Where a line of the data holds the word "James", copy that line.

##### Extracted material

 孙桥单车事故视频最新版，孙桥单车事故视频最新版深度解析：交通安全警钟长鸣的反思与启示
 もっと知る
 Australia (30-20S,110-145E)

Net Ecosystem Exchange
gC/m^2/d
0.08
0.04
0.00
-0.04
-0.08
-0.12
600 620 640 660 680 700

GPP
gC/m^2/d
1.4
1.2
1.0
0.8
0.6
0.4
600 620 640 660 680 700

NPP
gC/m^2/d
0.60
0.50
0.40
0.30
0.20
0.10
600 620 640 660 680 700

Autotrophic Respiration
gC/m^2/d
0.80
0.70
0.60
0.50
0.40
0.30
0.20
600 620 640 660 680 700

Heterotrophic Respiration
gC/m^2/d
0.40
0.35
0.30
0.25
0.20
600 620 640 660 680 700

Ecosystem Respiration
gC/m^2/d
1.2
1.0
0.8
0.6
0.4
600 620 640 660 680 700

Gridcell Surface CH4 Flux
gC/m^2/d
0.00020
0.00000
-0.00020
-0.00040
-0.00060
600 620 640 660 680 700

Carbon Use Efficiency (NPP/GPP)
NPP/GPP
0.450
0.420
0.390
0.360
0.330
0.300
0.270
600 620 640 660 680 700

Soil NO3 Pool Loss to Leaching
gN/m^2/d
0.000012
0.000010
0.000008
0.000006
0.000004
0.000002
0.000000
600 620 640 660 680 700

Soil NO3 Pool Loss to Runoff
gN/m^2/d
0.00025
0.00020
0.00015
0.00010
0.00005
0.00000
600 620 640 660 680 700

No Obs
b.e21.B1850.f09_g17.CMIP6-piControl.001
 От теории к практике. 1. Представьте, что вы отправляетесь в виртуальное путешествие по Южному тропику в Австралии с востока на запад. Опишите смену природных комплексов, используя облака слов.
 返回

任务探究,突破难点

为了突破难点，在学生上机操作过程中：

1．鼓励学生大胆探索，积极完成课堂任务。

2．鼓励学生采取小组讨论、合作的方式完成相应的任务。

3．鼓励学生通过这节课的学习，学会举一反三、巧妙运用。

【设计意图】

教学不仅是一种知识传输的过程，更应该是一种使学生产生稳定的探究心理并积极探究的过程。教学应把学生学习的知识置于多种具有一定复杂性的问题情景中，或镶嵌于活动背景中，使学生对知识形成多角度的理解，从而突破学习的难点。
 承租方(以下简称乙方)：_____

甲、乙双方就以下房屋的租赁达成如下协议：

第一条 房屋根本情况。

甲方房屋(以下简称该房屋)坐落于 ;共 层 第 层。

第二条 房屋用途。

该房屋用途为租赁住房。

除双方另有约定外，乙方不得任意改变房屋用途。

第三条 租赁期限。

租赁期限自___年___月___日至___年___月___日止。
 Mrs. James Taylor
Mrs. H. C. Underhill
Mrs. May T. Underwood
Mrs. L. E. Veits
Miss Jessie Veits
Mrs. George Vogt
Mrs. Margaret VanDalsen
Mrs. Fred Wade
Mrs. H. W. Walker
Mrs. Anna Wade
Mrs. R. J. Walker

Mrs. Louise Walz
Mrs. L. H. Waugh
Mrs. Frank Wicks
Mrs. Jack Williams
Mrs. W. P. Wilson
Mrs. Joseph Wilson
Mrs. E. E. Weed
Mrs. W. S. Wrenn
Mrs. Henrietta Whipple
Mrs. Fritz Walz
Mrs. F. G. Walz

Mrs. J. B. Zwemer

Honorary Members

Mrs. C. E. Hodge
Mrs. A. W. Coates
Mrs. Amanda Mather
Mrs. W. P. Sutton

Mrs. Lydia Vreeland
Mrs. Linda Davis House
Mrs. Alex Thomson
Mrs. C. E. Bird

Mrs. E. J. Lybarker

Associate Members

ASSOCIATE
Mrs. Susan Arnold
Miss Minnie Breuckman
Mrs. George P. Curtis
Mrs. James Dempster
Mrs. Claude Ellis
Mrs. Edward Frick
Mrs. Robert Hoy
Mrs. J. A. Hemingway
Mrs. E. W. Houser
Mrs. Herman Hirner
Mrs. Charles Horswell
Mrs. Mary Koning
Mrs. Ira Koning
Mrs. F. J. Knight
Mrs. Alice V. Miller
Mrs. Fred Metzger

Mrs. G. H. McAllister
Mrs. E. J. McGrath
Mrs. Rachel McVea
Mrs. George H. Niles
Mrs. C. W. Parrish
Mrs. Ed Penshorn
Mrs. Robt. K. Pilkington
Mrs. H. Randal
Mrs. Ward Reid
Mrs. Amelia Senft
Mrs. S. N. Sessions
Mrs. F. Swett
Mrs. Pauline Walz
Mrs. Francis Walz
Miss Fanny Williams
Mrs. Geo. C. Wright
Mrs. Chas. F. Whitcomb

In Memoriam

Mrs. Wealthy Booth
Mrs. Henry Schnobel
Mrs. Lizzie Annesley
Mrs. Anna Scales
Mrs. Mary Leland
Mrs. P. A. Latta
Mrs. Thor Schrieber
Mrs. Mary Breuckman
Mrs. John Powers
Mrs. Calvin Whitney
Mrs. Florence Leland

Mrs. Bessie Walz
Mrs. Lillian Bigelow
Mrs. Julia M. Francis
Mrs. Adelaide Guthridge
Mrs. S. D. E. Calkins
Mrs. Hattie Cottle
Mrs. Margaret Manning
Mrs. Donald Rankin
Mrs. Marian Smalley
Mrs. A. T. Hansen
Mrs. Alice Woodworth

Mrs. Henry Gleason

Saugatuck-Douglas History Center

##########

> Result of this exercise:
 Mrs. James Taylor
Mrs. James Dempster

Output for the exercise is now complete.